Masih dari sumber yang sama mengungkapkan bahwa Uni Eropa menggunakan 65 persen minyak sawitnya untuk bahan bakar. Sebesar 53 persen diolah untuk bahan bakar mobil dan truk, serta 12 persen lainnya untuk bahan bakar pembangkit listrik dan pemanas. Porsi minyak sawit sebagai bahan pangan mulai terdesak di Uni Eropa. Dengan kondisi demikian, negara-negara di Eropa berupaya memenuhi kebutuhan bahan biodiesel salah satunya dengan mengimpor jelantah.

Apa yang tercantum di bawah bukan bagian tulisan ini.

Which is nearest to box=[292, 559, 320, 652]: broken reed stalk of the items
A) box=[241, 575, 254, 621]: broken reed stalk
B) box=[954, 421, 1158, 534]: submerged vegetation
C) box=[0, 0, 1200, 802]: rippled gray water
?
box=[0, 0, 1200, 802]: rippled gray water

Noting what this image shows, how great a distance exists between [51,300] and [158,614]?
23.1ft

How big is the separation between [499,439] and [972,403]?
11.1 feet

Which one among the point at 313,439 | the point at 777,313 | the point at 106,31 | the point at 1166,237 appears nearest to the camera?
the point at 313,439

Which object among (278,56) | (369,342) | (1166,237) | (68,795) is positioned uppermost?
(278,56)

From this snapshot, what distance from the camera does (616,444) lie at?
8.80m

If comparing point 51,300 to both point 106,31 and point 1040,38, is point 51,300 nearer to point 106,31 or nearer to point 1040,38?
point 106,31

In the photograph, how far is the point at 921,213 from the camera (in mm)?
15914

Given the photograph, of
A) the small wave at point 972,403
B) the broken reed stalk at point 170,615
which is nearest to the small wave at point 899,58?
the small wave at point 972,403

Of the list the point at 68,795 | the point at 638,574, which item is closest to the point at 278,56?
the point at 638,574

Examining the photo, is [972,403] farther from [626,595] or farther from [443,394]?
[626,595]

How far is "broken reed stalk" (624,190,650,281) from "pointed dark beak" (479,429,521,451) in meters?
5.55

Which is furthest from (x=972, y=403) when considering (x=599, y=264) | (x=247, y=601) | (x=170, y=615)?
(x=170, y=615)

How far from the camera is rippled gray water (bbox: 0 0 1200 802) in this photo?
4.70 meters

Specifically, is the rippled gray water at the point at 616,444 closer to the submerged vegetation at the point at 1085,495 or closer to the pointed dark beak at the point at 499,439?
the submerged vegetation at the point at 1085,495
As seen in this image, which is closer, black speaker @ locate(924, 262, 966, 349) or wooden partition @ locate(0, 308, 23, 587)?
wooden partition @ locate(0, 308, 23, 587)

Nilai impor jelantah negara-negara Eropa semakin meningkat. Belanda sebagai pengimpor terbanyak tercatat membeli jelantah senilai 939 juta dollar AS di tahun 2018. Tiga tahun sebelumnya, pada 2015 membeli jelantah dengan nilai transaksi 534 juta dollar AS. Sebagai bahan campuran biodiesel yang dibutuhkan oleh mesin-mesin pabrik, limbah minyak goreng bekas pakai rumah tangga dan industri Indonesia memiliki nilai jual di pasar dunia. Keunggulannya, dimanfaatkan sebagai bahan bakar ramah lingkungan. Dengan semakin banyaknya negara-negara dunia yang menerapkan kebijakan menggunakan bahan bakar ramah lingkungan, potensi ekspor minyak jelantah Indonesia dapat akan semakin luas. Namun, tanpa diimbangi manajemen pengawasan yang memadai, celah penyelundupan ke luar negeri juga berpotensi marak mengingat nilai jual jelantah yang terus dicari di pasar global.